Dakwah itu belajar kesabaran, jika ukuran dakwah itu perasaan Rasulullah SAW tidak akan mengajak Abu Thalib menjadi muslim hingga akhir hidup beliau.Dakwah itu menuntut ilmu, manusia akan mendengar pembicaraan yang memiliki hujjah yang kuat. Ia perlu ilmu.Dakwah itu belajar negosiasi, Rasulselalu mencontohkan tentang bagaimana beliau bernegosiasi dengan kabilah kabilh yang datang ke Ka'bah pada musim haji untuk mengajak mereka kepada agama Allah dengan jalan damai dan pemikiran. Dakwah itu manajemen stres, Bagaimana tidak, dakwah bukan perkara yang sepi dari tantangan dan tentangan. Jika bukan karena Allah niscaya sudah banyak pengembang dakwah yang pensiun dan memilih jalur aman.
6        
      Dakwah itu kecerdasan spiritual, dia tidak bisa dilakukan oleh orang orang yang jauh dari Allah. Dia hanya bisa dikerjakan orang-orang ikhlas dan amanah.Dakwah itu kecerdasan ekonomi, betapa banyak pengemban dakwah yang harus mampu menysihkan hartanya untu membiayai dakwah ditengah keterbatasannya dalam ekonomi atau begitu banyak pengemban dakwah yang memakskan diri menjadi orang kaya karena tuntutan dakwah yang membutuhkan biaya yang tidak sedikit. Dakwah itu leadership, pengemban dakwah akan selalu menjadi magnet yang daya tariknya besar terhadap lingkungan sekitar. kalimatnya ditaati dan perbuatannya jadi tolok ukur. Dia menjadi leader secara informal bagi masyarakat. 

        Dakwah itu kepedulian, seorang pengemban dakwah adlah orang yang peduli dengan keadaan masyarakat. Ia berusaha mencari solusi untuk kebaikan masyarakat tanpa meminta balasan.   Dakwah itu cinta. seprang pengemban dakwah akan menyeru manusia ke jalan keselamatan, mengingatkan yang lupa, mendoakannya di keheningan malam di saat manusia lelap dalam mimpinya, ia memohon kepada Allah agar umat ini diselamatkan. ia amat mencintai ummat.     Dakwah itu ilmu komunikasi, menyampaikan hukum Allah perlu kemmpuan komunikasi yang baik, pengemban dakwah mesti menguasai teknik komunikasi agar tidak terjadi perselisihan paham yang justru memecah belah umat. Teramat banyak pelajaran berharga dalam dakwah. Pelajaran yang tak ternilai bagi kemaslahatan hidup manusia. Maka tidak berlebihan jika dikatakan bahwa dakwah adalah darah dalam tubuh umat. Nyawa dalam jiwa umat.
       
    Maka Jika ukuran DAKWAH itu PERASAAN, Rasulullah SAW sudah berhenti dakwah ketika bertubi tubinya ujian. Jika ukuran DAKWAH itu SEMANGAT, Rasulullah SAW akan berhenti dakwah ketika Khadijah dan Abu Thalib wafat. Jika ukuran DAKWAH itu KESIBUKAN, Abdurrahman Bin Auf berhenti dakwah karena sibuk berdagang. Jika ukuran DAKWAH itu KENYAMANAN, Mus'ab bin Umair tidak akan meninggalkan kemewahan dunianya untuk berjuang.
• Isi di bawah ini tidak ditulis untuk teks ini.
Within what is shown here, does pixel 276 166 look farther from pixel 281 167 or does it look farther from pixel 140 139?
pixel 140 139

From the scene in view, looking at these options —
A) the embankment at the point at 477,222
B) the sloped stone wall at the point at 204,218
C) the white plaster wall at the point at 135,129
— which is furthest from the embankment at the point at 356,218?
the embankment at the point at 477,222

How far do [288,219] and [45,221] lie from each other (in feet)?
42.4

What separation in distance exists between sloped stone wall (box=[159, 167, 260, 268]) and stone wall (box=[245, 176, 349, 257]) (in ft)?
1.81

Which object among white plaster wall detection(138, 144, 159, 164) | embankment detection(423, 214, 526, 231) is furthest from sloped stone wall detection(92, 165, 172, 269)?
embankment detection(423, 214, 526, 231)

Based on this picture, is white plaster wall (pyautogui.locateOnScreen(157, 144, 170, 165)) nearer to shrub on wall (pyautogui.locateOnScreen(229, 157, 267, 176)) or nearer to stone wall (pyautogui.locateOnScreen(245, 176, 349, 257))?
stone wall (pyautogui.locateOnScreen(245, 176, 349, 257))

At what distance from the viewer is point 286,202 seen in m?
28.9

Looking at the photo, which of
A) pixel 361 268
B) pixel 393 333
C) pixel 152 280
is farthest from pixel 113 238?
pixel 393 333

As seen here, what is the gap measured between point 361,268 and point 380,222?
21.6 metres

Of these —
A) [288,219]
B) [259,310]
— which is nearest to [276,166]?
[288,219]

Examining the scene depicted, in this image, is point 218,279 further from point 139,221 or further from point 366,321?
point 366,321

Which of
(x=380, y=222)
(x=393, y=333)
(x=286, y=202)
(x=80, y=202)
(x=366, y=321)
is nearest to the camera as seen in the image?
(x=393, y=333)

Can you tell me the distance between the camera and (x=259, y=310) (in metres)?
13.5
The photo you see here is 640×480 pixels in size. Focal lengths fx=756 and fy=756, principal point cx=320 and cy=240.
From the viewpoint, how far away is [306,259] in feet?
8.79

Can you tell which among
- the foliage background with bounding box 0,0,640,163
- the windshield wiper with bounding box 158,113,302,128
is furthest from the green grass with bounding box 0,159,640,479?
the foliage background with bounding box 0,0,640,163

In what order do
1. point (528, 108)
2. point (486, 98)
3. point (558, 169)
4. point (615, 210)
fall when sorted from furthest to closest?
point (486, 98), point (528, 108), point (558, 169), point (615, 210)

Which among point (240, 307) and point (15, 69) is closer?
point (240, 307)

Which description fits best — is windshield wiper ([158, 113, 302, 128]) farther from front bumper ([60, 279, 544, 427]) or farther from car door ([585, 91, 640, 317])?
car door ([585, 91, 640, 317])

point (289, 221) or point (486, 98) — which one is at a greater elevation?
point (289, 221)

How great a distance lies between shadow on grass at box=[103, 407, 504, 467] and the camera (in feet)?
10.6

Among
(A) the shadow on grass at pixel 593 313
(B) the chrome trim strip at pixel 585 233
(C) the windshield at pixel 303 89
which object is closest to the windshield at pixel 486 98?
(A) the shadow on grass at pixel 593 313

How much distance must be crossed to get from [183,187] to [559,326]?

2   Jadi, DAKWAH itu BELAJAR. Belajar SABAR menghadapi ujian. Belajar MANAJEMEN STRESS ketika ditempa tekanan. Belajar LEADERSHIP ketika mengharuskan kita membagi perhatian.  Belajar ilmu POLITIK ketika kita meraih kepercayaan untuk memimpin masyarakat mengejawantahkan aturan Islam. Masihkah kita sekarang bertanya, buat apa dakwah, dapat apa dari dakwah??